Aim of the exercise |
List every individual person mentioned by name in the political history passage below.

>> Start Page extract

We lost the Vietnam War, Reagan stepped forward, ran for President, and Establishment Republicans – who then ruled the GOP – beat him. Then Jimmy Carter beat them. Four years passed, Reagan ran again, whipped the Establishment Republicans, whipped Jimmy Carter, and we won the Cold War.
The Berlin Wall fell, the Soviet Union collapsed, a threat vanished. Politics began to change.
Years ago, living in London, ambassador to England, John Adams wrote Thomas Jefferson he was happy with the new Constitution; Jefferson wrote back he saw nothing in the Constitution that would stop a villain clever enough, and ruthless enough, to get his hands on a majority of the votes in Congress from pulling other people’s money out of the federal treasury to help himself. Jefferson called that problem ‘The Tyranny of the Majority.’
A few years passed, Senator Daniel Webster cut a deal with Senator Henry Clay to pass a tariff: The tariff protected Webster’s New England textile mills from English imports; Clay got to spend the money in the west, and most of the tariffs came out of the pockets of southerners.

>> End Page extract
>> Start Dataset excerpt

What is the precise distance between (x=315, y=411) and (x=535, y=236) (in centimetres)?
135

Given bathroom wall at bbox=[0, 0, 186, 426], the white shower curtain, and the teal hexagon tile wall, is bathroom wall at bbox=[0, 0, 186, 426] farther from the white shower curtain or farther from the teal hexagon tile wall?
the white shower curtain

>> End Dataset excerpt

Response |
Reagan
Jimmy Carter
John Adams
Thomas Jefferson
Daniel Webster
Henry Clay